Deux livres sont sortis ces jours-ci qui mettent en avant encore une fois le cinéma grâce au travail précis et méthodique des éditions Les Impressions nouvelles de Belgique. L’un est un ouvrage collectif paru dans la même collectif que celui dont nous avions déjà parlé, Cinéma à l’Université. Le regard et le geste, de Serge Le Péron et Frédéric Sojcher dans cette même collection Caméras subjectives. En effet, dans ce nouvel ouvrage, Mettre en scène théâtre et cinéma, dirigé par trois figures de l’enseignement et de la critique de cinéma en France, une dizaine d’entretiens avec des réalisateurs de cinéma et metteurs en scène de théâtre ont été menés pour mettre à jour les liens qui unissent le théâtre et le cinéma.
Ceci est d’autant plus remarquable qu’à notre connaissance aucun essai ne s’est penché encore sur cette union qui apparaît cependant de plus en plus clairement dans les réalisations qui sortent sur les écrans, notamment français, depuis des années. Avec une préface bienvenue de Peter Brook, Nguyen Trong Binh, Camille Bui et Jean-Paul Figasso sont allés à la rencontre de huit réalisateurs et réalisatrices qui ont également bien sûr une connaissance poussée du théâtre et de ses implications dans la réalisation cinématographique : Benoit Jacquot, Xavier Durringer, Arnaud Desplechin, Agnès Jaoui, Zabou Breitman, Safy Nebou, Guillaume Gallienne et Alexis Michalik. Ce sont des noms bien sûr très connus en ce moment et qui, pour la plupart, évoquent autant le cinéma que le théâtre, notamment pour les trois derniers en particulier.
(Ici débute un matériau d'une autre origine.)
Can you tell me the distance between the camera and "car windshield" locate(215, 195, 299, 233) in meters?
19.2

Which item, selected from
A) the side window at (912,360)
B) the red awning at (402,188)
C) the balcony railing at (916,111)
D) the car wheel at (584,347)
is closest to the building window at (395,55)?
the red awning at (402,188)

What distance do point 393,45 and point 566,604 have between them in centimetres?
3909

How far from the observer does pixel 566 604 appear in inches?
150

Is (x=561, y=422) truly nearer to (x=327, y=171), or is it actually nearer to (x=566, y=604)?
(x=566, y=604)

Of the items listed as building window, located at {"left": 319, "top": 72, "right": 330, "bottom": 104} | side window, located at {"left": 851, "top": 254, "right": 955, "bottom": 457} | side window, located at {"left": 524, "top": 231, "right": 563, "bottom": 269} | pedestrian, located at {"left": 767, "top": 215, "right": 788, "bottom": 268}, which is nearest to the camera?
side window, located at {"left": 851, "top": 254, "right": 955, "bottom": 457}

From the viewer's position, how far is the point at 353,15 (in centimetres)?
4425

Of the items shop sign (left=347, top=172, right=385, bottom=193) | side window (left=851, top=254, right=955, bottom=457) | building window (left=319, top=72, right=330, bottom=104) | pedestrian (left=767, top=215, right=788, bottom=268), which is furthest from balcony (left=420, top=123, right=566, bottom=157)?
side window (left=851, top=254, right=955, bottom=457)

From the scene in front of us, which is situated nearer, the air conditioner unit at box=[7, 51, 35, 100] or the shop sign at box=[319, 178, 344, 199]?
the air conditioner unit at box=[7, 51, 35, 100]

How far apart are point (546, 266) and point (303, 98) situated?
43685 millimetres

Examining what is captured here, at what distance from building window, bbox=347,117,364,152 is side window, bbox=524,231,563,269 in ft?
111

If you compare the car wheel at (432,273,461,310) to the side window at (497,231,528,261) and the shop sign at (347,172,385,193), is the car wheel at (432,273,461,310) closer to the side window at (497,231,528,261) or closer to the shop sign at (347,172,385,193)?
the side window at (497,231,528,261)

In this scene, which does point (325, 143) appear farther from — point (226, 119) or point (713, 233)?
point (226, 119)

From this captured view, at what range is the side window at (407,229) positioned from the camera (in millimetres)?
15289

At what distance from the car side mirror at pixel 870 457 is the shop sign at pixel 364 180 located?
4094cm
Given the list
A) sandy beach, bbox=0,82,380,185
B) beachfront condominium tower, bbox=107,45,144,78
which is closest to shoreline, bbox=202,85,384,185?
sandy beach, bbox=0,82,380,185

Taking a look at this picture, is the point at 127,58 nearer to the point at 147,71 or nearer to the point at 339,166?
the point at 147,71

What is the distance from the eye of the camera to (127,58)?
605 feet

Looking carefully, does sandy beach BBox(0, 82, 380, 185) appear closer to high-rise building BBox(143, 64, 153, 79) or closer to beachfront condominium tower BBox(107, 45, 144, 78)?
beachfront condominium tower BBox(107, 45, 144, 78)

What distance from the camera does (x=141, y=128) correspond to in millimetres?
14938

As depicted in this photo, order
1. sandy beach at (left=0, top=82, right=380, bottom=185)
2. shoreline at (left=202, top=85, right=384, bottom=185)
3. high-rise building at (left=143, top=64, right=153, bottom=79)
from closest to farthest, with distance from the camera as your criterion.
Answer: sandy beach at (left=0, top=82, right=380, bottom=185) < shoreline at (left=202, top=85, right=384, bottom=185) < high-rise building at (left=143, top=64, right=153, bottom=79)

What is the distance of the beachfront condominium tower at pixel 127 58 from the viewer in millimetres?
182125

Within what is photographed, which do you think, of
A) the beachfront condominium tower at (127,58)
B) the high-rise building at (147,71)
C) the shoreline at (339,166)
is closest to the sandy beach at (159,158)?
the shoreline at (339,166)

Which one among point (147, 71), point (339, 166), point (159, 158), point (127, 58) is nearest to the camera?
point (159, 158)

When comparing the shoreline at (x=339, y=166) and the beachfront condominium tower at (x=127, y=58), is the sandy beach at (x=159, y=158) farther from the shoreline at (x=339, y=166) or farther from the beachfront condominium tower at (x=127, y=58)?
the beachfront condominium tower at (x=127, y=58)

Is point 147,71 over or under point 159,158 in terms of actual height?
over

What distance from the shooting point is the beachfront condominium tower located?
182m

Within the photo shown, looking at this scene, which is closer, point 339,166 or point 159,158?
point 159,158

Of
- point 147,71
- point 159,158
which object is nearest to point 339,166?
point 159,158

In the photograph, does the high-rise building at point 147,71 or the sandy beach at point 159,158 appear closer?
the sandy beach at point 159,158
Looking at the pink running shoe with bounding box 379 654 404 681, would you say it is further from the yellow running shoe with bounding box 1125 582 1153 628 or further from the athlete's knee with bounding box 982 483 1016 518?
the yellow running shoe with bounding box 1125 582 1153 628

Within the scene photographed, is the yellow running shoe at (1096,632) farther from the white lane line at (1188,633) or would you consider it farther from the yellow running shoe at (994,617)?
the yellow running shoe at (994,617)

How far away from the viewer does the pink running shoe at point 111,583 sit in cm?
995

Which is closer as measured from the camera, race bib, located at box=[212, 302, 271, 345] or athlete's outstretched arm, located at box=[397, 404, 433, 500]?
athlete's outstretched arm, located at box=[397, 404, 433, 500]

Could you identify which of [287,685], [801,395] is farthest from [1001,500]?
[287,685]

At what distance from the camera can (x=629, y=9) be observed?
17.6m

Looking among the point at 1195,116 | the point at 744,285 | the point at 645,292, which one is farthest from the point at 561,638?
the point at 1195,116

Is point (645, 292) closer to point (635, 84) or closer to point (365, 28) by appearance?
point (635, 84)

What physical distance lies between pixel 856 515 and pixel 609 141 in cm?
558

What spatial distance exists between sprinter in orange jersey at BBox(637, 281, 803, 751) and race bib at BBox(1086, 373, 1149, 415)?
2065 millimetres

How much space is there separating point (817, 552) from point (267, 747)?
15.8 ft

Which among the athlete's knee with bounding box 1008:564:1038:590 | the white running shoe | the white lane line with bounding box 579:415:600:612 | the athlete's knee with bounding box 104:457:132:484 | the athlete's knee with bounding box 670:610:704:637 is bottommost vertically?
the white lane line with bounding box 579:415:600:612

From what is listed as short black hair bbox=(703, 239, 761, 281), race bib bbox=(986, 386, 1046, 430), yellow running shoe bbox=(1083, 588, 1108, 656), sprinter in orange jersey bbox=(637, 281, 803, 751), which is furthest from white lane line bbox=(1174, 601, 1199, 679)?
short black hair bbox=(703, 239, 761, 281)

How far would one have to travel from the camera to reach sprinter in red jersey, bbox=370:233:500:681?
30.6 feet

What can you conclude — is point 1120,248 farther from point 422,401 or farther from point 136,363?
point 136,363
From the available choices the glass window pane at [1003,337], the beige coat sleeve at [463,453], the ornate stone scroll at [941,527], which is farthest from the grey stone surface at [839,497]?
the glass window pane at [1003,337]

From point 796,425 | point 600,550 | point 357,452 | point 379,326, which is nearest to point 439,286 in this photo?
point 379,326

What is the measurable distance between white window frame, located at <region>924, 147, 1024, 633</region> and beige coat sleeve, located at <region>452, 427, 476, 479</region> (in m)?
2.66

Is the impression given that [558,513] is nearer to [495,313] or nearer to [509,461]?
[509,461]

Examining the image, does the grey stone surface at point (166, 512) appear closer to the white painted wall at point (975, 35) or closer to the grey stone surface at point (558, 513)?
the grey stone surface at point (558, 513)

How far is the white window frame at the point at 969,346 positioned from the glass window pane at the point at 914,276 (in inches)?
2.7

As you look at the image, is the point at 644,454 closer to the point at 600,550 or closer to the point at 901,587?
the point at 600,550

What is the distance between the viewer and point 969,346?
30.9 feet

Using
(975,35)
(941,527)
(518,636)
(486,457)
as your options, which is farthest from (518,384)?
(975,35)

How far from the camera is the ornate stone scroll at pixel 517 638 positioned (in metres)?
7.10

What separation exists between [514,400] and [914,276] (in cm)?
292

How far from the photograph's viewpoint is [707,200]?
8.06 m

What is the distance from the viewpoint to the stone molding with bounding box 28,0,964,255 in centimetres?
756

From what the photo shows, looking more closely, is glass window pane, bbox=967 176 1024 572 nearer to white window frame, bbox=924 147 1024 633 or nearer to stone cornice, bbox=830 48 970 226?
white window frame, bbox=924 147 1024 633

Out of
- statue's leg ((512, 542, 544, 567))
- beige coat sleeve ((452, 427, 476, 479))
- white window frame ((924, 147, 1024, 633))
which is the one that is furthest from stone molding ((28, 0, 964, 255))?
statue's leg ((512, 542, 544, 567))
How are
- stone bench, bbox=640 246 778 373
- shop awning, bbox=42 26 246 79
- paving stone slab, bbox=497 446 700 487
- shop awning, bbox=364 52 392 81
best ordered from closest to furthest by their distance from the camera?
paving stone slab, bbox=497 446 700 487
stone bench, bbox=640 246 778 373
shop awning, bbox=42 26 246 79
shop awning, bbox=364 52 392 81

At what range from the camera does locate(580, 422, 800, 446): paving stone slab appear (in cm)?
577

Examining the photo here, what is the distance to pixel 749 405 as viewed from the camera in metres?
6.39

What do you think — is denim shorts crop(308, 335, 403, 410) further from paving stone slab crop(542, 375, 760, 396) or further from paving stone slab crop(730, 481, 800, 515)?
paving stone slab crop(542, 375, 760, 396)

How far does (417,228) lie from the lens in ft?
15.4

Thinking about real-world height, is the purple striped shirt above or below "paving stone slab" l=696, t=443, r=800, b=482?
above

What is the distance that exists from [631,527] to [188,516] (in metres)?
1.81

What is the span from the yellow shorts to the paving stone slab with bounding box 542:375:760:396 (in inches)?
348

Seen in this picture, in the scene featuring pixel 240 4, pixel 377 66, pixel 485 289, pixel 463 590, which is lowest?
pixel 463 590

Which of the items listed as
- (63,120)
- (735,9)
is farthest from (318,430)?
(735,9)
Du reste, Safy Nebou a su trouver la formule choc qui définir cette rencontre : « Le cinéma est un cent mètres, le théâtre une course de fond ». Les metteurs en scène d’une pièce ont désormais acquis un statut d’auteurs, au même titre que les réalisateurs d’une film ou les chorégraphes d’un ballet. Cela brouille un peu plus les frontières mais n’empêche pas de poser la question fondamentale de l’acte de mettre en scène.
Le deuxième ouvrage sorti un peu plus tôt, à la fin de l’été Marienbad et autres chroniques cinématographiques, est paru chez le même éditeur mais dans une autre collection, « Réflexions faites ». Christian Rosset qui avait déjà participé en 1979 à la mise en oeuvre de Souvenirs écran, le précédent livre de Claude Ollier sur le cinéma, a réuni ici des textes écrits par cet écrivain issu du Nouveau roman et disparu en 2014. Dans les années 50-60, Claude Ollier a en effet écrit régulièrement sur le cinéma dans divers journaux et revues, notamment la NRF et Les Cahiers du cinéma tout en menant une brillante carrière d’écrivain, notamment avec La mise en scène qui a obtenu le Prix Médicis en 1958. Quarante ans plus tard et cinq ans après le décès de Claude Ollier, Christian Rosset redonne aux textes écartés lors de la publication de Souvenirs écrans en 1979 mais qui n’ont rien perdu de leur acuité et de leur force d’analyse des nouvelles formes cinématographiques. On découvrira alors la manière dont ici Claude Ollier voyait des films devenus depuis lors des chefs d’oeuvres comme Jules et Jim, Eva, Cléo de 5 à 7, Cuba si, La Ronde de l’aube, L’attente des femmes et, en point d’orgue, L’année dernière à Marienbad qui donne de manière énigmatique le titre de ce recueil qui comporte, en plus, Aquarium, un essai sur l’oeuvre de Josef von Sternberg écrit en 1970 et un entretien avec Jean Narboni par Emmanuel Burdeau qui permet de situer la singularité des chroniques de Claude Ollier dans la mouvance de la critique cinématographique des années 60.
Claude Ollier. Ce soir à Marienbad et autres chroniques cinématographiques. Textes réunis et présentés par Christian Rosset. Les Impressions nouvelles, coll. Réflexions faites. Bruxelles, 2020. 248 pages.
T. Binh, Camille Bui et Jean-Paul Figasso (dir.) Mettre en scène théâtre et cinéma. Préface de Peter Brook. Les Impressions nouvelles, coll. Caméras subjectives. Bruxelles, 2020. 272 pages.